**PAGE EXCERPT:**
___

The youthful Lady Windermere is not ashamed to call herself a puritan. When she discovers that her husband is visiting and paying large sums of money to a lady of doubtful reputation, she confronts him only to be told that she must receive the woman into society. She insists that she will make a scene, and why should she not? Rebecca Johnson plays Lady Windermere with a subtle sympathy that shows not a hint of priggishness. That she is a victim of male power and hypocrisy is entirely plausible, though it must be admitted that Tim Walters as Windermere does have an honest look about him. Whether or not the simultaneous declaration of love from the intense Lord Darlington (Simon Robson), whose romanticism is combined with a penetrative disgust at "the world" and the "badness" of his own gender, is to be trusted is only a little more in doubt.

But what to make of the lady herself, Mrs Erlynne, whose mystery may only be that of a blackmailer and her wit the practised armoury of a manipulative survivor? Morality deals in black and white. By the time we the jury troop out to our interval drinks neither shade is in sight.

___

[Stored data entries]
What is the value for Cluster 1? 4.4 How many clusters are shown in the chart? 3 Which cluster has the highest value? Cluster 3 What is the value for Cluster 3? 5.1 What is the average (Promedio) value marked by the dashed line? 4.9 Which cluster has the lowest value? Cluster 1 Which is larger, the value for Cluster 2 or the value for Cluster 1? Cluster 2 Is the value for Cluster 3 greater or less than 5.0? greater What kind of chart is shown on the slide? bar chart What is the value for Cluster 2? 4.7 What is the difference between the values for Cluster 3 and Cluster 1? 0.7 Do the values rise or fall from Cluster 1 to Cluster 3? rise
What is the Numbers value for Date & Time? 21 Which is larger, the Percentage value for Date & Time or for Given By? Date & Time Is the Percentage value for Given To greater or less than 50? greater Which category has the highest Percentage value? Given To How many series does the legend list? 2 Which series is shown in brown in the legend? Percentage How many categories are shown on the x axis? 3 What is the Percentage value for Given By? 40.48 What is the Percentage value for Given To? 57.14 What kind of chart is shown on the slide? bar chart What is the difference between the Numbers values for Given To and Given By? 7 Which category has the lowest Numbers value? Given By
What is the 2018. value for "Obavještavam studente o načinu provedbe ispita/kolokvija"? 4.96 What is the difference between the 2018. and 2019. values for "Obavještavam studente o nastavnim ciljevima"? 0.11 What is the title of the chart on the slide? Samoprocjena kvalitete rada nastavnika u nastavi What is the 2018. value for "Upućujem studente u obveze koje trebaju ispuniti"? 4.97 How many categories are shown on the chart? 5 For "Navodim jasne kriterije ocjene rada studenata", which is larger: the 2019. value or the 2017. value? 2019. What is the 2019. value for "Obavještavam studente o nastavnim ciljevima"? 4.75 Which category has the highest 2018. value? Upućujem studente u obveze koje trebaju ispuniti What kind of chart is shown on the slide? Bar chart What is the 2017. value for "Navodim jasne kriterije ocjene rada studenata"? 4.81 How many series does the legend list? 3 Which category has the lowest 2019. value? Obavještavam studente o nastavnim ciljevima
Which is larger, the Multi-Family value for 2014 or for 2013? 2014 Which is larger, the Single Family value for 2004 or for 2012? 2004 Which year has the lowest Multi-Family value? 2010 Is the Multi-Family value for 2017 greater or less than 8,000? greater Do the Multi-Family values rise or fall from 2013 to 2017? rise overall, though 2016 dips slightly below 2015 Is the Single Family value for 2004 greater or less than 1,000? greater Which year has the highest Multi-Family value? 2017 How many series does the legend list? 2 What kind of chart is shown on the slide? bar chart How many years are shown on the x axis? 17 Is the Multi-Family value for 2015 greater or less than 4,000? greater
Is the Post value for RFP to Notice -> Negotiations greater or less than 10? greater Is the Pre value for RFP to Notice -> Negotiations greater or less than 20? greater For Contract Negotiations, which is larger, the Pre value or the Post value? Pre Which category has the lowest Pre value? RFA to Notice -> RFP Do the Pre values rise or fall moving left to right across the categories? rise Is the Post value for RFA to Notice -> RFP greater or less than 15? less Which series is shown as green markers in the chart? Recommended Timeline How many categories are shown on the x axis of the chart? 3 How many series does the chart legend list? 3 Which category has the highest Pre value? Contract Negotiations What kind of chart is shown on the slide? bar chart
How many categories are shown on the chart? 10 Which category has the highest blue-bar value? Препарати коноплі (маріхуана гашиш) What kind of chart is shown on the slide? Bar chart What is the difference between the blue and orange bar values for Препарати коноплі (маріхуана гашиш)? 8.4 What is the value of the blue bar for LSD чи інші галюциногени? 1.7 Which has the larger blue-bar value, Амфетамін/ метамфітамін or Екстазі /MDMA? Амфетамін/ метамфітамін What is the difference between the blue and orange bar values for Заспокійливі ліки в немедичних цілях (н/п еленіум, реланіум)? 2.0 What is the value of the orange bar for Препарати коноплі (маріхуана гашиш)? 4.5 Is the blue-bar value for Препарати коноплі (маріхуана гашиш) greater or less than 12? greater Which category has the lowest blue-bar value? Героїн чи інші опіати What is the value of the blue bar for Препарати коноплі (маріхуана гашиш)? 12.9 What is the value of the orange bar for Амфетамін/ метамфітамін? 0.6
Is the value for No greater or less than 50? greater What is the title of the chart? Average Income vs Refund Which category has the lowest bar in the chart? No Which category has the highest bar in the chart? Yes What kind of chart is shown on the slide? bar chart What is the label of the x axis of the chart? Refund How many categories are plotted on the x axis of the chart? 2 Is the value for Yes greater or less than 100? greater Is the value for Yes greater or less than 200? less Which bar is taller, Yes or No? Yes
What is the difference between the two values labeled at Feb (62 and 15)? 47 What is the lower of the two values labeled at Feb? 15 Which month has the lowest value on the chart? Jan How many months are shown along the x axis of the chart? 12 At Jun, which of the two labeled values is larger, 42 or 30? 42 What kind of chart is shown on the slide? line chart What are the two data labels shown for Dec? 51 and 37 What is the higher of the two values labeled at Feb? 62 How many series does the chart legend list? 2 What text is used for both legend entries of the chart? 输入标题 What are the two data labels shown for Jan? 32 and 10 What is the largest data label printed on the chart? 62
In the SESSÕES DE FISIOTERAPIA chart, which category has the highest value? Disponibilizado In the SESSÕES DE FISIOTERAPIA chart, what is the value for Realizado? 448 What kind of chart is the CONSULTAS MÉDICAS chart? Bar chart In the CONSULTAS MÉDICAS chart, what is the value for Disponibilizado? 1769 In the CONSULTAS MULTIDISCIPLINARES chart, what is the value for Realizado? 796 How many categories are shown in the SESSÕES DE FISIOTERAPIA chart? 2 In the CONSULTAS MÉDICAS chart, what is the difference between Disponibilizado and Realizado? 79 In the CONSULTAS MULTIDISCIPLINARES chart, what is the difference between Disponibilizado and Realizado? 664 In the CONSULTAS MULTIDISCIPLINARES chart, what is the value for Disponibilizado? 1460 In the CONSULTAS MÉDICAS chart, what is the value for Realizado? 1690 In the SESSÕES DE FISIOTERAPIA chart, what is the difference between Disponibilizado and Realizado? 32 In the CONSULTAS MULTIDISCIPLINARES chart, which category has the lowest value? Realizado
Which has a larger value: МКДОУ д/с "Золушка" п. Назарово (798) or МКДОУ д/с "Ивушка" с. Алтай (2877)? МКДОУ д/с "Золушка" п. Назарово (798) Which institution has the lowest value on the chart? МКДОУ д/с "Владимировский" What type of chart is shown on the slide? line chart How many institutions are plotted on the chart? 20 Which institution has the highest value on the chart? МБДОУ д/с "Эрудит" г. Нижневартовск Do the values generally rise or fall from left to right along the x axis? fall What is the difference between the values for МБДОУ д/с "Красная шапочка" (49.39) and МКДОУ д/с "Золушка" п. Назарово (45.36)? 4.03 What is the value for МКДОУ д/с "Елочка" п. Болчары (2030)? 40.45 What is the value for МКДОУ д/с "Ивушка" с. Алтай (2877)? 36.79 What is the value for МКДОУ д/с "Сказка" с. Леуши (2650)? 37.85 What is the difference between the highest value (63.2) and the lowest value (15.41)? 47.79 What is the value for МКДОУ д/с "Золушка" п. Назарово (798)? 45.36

___

**SET OF TASKS:**
- 1) List every actor named in the theater review, pairing each with the role the text gives them.
- 2) Reproduce the theater review word for word between "But what to" and "is in sight.", inclusive.
- 3) Go on writing the theater review from its last sentence onward.
The material isn't needed for anything here.

**ANSWER SECTION:**
- 1)
Rebecca Johnson as Lady Windermere
Tim Walters as Windermere
Simon Robson as Lord Darlington

- 2)
But what to make of the lady herself, Mrs Erlynne, whose mystery may only be that of a blackmailer and her wit the practised armoury of a manipulative survivor? Morality deals in black and white. By the time we the jury troop out to our interval drinks neither shade is in sight.

- 3)
Braham Murray's excellent production maintains Wilde's essential lightness without being seduced into trampolining from one epigram to the next. He does, for instance, allow generous room to Wilde's supporting caricatures. In a thoroughly well-cast production, Rosalind Knight's Duchess, dispatching her daughter to a photograph album with the aside "such a pure taste", registers new heights in condescension, and Nick Caldecott's Cecil is in a positive fever of ennui. Best of all is James Saxon's endearing Lord Augustus, his waistcoat straining over an amplitude of dissolute good nature.

Gabrielle Drake as Mrs Erlynne is in absolute verbal and physical control of these treacherous salons. As the patina cracks, however, in Act 3, and her pain shows nakedly through, she is less powerful. We see most depth in this character when the surface is most composed.

This is a hugely enjoyable show for the season. It is also one that demonstrates why it is a play for those currently so keen to straighten our laces.